# Rows start

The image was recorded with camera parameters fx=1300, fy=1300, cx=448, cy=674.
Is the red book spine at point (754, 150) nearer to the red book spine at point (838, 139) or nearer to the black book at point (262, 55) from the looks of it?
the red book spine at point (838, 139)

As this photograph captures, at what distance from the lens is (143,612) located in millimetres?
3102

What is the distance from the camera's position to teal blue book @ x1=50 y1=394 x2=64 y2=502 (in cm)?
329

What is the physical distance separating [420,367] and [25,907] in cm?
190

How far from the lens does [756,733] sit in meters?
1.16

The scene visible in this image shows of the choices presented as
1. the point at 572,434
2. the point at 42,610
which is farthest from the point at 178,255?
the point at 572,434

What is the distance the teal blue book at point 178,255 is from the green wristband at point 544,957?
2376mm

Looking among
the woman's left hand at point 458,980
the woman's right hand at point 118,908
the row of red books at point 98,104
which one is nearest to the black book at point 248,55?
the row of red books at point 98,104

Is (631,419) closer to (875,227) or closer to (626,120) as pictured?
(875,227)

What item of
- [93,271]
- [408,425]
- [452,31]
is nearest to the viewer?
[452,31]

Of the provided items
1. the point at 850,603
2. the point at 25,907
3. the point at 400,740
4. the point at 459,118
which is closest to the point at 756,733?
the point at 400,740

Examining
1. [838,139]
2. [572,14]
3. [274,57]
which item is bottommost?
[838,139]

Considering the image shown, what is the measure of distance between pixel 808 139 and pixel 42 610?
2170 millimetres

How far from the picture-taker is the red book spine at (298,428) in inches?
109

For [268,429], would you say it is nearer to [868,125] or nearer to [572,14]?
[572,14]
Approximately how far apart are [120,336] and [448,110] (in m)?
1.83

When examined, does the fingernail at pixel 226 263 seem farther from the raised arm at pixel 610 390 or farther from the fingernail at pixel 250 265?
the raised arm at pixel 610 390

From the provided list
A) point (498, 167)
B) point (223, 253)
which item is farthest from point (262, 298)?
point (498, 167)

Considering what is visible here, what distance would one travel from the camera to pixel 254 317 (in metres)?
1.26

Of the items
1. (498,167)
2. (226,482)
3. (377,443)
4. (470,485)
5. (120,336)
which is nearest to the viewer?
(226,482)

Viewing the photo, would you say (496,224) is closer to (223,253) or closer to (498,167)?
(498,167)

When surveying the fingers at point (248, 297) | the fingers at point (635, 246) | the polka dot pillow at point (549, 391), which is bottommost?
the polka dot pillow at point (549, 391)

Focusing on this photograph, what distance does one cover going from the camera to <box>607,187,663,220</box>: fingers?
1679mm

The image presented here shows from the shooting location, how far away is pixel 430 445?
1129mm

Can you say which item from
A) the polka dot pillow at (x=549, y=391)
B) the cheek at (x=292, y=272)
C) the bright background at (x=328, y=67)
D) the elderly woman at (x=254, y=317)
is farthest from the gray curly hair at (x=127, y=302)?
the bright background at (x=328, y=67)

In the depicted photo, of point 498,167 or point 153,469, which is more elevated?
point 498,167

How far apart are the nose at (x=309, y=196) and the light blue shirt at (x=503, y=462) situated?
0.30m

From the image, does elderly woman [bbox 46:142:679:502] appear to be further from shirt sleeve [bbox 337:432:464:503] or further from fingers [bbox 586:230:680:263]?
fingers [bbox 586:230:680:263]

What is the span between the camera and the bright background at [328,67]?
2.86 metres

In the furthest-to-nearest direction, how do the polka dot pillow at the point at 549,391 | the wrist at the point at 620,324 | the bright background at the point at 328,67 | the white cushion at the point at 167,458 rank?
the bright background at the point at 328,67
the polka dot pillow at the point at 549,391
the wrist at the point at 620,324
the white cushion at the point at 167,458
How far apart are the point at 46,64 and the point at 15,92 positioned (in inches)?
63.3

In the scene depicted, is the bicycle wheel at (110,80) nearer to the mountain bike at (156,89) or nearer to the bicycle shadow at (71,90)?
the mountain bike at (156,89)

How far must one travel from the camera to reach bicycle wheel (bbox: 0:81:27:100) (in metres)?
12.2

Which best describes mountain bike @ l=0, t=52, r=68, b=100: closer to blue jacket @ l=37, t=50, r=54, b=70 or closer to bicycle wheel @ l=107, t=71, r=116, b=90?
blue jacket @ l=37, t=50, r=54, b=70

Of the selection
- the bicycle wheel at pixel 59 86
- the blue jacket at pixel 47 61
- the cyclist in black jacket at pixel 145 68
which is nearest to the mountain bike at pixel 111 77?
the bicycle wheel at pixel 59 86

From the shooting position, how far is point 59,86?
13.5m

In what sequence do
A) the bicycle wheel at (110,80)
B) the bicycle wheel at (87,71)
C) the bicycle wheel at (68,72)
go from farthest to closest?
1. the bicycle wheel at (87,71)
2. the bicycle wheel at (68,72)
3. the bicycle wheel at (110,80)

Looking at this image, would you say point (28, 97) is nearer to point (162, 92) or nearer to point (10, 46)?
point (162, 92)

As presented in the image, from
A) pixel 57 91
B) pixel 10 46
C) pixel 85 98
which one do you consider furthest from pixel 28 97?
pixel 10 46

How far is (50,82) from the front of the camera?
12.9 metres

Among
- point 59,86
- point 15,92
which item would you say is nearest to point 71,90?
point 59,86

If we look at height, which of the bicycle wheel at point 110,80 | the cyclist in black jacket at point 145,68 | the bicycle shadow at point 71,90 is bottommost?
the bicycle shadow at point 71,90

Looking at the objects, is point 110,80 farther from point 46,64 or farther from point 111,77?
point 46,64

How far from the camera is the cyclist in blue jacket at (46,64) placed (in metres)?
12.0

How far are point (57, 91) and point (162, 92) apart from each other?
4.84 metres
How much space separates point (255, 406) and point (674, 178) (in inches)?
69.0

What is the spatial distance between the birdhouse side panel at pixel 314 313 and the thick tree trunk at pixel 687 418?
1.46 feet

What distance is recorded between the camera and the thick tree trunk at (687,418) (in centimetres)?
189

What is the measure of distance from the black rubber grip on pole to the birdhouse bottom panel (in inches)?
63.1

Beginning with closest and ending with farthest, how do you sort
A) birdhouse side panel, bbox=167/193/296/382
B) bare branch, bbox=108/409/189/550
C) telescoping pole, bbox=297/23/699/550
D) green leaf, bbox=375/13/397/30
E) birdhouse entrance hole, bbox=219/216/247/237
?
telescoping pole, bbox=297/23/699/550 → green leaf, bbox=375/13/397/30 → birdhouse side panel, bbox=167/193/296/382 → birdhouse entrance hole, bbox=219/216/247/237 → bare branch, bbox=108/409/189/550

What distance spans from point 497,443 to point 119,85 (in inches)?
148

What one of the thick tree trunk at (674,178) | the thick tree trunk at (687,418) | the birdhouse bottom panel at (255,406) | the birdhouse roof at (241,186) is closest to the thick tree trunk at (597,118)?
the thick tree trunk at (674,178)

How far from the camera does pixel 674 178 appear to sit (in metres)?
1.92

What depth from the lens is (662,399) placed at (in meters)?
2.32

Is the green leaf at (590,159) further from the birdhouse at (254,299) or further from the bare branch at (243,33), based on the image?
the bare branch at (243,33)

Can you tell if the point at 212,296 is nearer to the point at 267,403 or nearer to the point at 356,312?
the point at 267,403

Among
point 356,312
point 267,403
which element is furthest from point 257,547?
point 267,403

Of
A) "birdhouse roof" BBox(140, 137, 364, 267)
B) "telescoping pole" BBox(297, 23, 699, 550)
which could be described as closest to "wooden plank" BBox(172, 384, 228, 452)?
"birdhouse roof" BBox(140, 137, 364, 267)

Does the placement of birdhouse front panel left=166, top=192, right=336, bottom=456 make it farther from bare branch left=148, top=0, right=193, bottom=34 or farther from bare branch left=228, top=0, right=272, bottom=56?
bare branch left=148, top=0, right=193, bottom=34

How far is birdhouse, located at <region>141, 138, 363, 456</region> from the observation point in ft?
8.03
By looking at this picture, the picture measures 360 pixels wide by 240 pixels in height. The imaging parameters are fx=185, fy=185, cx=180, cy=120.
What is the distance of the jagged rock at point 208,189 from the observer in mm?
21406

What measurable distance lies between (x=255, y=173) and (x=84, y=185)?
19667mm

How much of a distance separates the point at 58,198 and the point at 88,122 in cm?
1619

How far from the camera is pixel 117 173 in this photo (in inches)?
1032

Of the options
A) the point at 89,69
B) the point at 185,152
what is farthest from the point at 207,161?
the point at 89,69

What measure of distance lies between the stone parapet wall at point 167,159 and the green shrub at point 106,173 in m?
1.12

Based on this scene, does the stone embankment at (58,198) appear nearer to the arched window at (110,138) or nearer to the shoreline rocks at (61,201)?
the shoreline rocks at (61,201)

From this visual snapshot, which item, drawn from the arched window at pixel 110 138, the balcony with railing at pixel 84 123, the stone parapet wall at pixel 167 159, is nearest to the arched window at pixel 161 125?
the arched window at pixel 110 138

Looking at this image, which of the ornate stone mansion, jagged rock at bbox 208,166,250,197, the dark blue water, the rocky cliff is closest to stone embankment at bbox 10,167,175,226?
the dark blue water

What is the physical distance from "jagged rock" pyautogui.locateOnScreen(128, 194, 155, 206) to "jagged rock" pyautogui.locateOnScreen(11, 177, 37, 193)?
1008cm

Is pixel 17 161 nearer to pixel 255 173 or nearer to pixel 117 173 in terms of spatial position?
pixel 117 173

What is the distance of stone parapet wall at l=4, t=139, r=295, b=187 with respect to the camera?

# Rows end

## Aim of the exercise:
Copy the records from the beginning up to and including the line that contains "2170 millimetres", reproducing every line exactly.

## Answer to the exercise:
The image was recorded with camera parameters fx=1300, fy=1300, cx=448, cy=674.
Is the red book spine at point (754, 150) nearer to the red book spine at point (838, 139) or nearer to the black book at point (262, 55) from the looks of it?
the red book spine at point (838, 139)

As this photograph captures, at what distance from the lens is (143,612) located in millimetres?
3102

What is the distance from the camera's position to teal blue book @ x1=50 y1=394 x2=64 y2=502 (in cm)?
329

What is the physical distance separating [420,367] and [25,907] in cm?
190

How far from the lens does [756,733] sit in meters?
1.16

The scene visible in this image shows of the choices presented as
1. the point at 572,434
2. the point at 42,610
which is farthest from the point at 178,255?
the point at 572,434

What is the distance the teal blue book at point 178,255 is from the green wristband at point 544,957?
2376mm

Looking among
the woman's left hand at point 458,980
the woman's right hand at point 118,908
the row of red books at point 98,104
which one is nearest to the black book at point 248,55?
the row of red books at point 98,104

Is (631,419) closer to (875,227) or closer to (626,120) as pictured?
(875,227)

What item of
- [93,271]
- [408,425]
- [452,31]
is nearest to the viewer?
[452,31]

Of the provided items
1. the point at 850,603
2. the point at 25,907
3. the point at 400,740
4. the point at 459,118
which is closest to the point at 756,733?
the point at 400,740

Examining
1. [838,139]
2. [572,14]
3. [274,57]
which item is bottommost?
[838,139]

Considering the image shown, what is the measure of distance between pixel 808 139 and pixel 42 610?
2170 millimetres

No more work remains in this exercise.